The case for UF/MF pretreatment to RO in seawater applications

• Published in: Desalination Vol. 203; no. 1; pp. 286 - 295
• Main Author: Pearce, G.K.
• Format: Journal Article Conference Proceeding
• Language: English
• Published: Amsterdam Elsevier B.V 05.02.2007; Elsevier
• Subjects: Applied sciences; Brackish; Chemical engineering; Continental surface waters; Desalination; Exact sciences and technology; General purification processes; Marine; Membrane separation (reverse osmosis, dialysis...); Microfiltration; Natural water pollution; Pollution; Pre-treatment; Reverse osmosis; Seawater; Seawaters, estuaries; Total water cost; Ultrafiltration; Wastewaters; Water treatment and pollution; MED, Eastern Mediterranean; Microfiltration; Ultrafiltration; Pre-treatment; Total water cost; Desalination; Reverse osmosis; Seawater; Fouling; Cleaning; Brackish water; Waste water; Membrane separation; Surface water; Pretreatment; Waste water purification
• ISSN: 0011-9164; 1873-4464
• DOI: 10.1016/j.desal.2006.04.011

UF has gradually gained acceptance as the preferred pre-treatment to RO, with a steadily increasing list of references from UF/MF suppliers, in a range of seawater, brackish water, and wastewater applications. However, although perceived as desirable, UF/MF is also thought to be an expensive option, and consideration of UF/MF is sometimes restricted to applications which are thought to be especially problematic. In wastewater treatment applications, UF/MF is the pretreatment technology of choice due to the highly fouling nature of the feed. Also, brackish water feeds also often utilize UF/MF pretreatment, since the higher RO fluxes which can be employed as a consequence of improved pretreatment give a clear advantage to the overall system cost. However, the case for UF/MF pretreatment in seawater applications is less clear cut. For beach well sources, conventional pretreatment, probably only consisting of cartridges, is sufficient, and there would be little advantage in using UF/MF. Surface water sources, which make up the majority of seawater duties, would benefit from UF/MF in terms of technical performance, but the economic case is often a close decision. This paper considers the factors which favour UF/MF pretreatment for seawater applications, employing an open intake. The performance advantage of UF/MF, and the resulting improvement in RO costs, will be weighed against the additional capex costs of pretreatment. The advantages of UF/MF are examined for a case study for an Eastern Mediterranean feed. In the Study, it is shown that the additional cost of UF/MF is paid for simply by the savings on chemicals and consumables. The additional cost of UF in terms of capex and membrane replacement is 2.9 cents/m 3. However, UF reduces RO replacement, saving 1.2 cents/m 3, and reduces chemical cost for both dosing, and RO cleaning.

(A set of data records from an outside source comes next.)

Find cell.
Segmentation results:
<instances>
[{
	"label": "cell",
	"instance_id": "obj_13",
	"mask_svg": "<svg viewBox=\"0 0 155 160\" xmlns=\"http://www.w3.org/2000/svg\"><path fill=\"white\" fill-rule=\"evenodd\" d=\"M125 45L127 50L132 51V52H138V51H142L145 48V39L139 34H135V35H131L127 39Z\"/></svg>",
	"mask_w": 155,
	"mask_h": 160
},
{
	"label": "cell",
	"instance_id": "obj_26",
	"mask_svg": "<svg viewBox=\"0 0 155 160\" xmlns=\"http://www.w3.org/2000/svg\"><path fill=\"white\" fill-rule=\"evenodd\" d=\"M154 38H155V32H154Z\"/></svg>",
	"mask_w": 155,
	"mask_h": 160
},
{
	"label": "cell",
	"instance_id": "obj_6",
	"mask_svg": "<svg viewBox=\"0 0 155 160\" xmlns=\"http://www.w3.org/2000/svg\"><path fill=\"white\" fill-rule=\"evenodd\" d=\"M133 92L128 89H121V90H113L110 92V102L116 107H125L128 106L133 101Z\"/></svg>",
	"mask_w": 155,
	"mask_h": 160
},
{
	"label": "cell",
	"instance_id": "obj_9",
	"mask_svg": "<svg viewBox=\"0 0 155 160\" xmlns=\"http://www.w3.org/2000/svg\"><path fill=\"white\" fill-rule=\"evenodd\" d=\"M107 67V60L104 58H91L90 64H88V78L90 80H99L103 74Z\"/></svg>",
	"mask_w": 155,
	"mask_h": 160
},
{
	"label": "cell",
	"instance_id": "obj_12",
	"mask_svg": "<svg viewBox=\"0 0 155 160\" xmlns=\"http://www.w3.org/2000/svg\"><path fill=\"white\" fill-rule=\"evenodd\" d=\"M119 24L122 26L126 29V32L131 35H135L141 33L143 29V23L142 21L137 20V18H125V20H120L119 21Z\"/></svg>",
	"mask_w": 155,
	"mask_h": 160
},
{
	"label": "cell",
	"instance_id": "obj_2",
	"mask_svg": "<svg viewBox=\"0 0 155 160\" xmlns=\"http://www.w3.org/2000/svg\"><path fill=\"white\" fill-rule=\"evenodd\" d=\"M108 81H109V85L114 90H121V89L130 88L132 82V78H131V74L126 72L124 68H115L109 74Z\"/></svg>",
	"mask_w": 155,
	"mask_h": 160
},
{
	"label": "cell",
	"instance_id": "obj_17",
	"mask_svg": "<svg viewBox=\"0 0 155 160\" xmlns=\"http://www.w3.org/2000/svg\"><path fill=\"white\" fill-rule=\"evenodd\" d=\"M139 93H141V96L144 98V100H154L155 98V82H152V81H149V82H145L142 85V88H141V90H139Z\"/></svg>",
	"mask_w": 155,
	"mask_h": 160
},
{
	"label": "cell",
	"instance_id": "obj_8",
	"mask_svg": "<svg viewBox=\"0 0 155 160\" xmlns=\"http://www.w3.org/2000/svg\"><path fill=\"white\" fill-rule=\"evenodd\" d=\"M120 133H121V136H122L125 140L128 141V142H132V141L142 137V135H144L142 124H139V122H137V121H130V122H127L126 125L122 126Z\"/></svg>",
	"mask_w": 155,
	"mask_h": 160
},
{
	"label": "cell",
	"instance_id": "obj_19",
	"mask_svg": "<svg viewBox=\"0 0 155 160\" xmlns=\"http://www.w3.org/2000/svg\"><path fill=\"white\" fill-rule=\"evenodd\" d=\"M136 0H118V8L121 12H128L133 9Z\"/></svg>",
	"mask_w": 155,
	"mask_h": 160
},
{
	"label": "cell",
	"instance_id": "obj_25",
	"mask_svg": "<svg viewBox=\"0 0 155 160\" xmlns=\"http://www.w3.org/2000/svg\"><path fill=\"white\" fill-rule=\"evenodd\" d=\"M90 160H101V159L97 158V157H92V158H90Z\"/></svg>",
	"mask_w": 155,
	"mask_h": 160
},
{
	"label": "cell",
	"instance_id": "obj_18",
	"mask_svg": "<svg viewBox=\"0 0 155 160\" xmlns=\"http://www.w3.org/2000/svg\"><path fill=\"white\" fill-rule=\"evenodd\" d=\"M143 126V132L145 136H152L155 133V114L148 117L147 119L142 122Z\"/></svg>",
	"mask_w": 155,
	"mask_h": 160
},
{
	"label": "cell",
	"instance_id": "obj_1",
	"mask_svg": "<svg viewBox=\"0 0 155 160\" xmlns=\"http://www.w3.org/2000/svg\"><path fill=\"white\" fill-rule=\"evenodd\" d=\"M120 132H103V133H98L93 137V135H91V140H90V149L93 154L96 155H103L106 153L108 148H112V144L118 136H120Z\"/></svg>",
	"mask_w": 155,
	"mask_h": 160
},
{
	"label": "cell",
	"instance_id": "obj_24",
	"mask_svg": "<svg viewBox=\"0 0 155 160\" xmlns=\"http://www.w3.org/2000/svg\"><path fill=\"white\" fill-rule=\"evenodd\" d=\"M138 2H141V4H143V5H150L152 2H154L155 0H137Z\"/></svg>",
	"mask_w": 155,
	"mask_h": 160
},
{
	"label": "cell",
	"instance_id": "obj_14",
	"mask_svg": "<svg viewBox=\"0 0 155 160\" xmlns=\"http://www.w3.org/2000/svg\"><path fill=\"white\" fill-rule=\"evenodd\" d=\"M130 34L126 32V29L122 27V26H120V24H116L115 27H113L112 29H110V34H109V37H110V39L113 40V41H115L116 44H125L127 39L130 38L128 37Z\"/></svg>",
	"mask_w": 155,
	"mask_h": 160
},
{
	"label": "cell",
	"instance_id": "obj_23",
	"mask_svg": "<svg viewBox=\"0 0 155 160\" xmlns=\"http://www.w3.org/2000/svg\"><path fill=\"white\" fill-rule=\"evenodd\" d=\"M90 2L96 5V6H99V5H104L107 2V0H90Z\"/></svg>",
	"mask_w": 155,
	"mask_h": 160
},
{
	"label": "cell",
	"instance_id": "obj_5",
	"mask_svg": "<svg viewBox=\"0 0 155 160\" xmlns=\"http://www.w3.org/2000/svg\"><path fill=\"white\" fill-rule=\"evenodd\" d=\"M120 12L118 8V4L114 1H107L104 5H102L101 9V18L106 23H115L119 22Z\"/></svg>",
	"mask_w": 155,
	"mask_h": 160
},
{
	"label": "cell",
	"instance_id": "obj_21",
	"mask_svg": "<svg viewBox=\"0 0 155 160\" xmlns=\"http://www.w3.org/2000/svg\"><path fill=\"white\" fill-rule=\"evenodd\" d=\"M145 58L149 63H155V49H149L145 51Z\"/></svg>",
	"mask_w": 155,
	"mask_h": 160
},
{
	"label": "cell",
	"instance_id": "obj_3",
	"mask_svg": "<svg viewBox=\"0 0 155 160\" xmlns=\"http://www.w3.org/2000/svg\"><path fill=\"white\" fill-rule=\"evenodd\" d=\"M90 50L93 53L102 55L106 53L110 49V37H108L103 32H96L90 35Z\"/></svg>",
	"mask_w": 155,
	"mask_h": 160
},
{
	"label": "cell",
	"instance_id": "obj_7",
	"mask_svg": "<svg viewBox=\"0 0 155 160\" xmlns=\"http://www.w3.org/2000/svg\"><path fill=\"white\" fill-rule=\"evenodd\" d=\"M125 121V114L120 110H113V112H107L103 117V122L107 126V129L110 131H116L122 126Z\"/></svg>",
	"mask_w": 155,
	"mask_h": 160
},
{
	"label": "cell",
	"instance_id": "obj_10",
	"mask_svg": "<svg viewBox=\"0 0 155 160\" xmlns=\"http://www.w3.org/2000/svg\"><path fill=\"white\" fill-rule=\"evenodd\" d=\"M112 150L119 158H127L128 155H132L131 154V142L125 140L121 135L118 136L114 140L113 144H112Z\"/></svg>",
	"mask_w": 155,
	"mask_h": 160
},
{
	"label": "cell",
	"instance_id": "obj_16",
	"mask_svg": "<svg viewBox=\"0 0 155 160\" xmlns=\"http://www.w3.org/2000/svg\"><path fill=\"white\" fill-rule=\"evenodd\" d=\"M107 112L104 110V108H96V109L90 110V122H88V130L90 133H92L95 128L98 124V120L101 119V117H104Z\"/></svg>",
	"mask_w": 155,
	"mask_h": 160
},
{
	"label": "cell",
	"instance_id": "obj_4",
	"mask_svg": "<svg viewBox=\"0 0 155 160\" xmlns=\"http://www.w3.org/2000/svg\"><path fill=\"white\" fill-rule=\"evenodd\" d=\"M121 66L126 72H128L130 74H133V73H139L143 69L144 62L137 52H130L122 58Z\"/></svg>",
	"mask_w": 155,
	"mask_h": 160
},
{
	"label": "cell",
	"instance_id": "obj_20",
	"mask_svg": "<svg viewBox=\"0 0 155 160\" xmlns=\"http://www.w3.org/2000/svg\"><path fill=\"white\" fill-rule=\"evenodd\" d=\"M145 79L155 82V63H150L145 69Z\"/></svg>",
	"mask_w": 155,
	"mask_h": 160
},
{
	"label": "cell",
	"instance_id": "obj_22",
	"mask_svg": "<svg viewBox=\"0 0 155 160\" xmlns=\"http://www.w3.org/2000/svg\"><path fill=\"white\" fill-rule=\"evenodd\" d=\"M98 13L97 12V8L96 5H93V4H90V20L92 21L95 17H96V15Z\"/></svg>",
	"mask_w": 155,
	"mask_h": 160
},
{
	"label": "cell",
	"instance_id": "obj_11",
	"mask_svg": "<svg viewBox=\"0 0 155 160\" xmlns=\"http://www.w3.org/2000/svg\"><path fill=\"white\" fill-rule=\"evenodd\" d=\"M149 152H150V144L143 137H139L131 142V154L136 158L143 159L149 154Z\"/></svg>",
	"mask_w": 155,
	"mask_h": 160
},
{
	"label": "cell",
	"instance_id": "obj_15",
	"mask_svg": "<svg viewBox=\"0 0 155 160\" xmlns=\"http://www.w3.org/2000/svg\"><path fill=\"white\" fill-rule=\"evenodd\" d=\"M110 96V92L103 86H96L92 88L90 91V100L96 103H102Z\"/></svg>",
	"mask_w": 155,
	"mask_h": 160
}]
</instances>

If the RO cleans are reduced from three cleans/y to two cleans/y, the saving amounts to 1.7 cents/m 3, which with the RO replacement saving pays for the UF/MF. If two cleans are saved, UF/MF becomes cheaper than conventional pre-treatment by 0.7 cents/m 3. This ignores other potential benefits arising from the 33% space saving of UF/MF, and the opportunity to increase RO flux and recovery. These factors will be the subject of a follow up paper.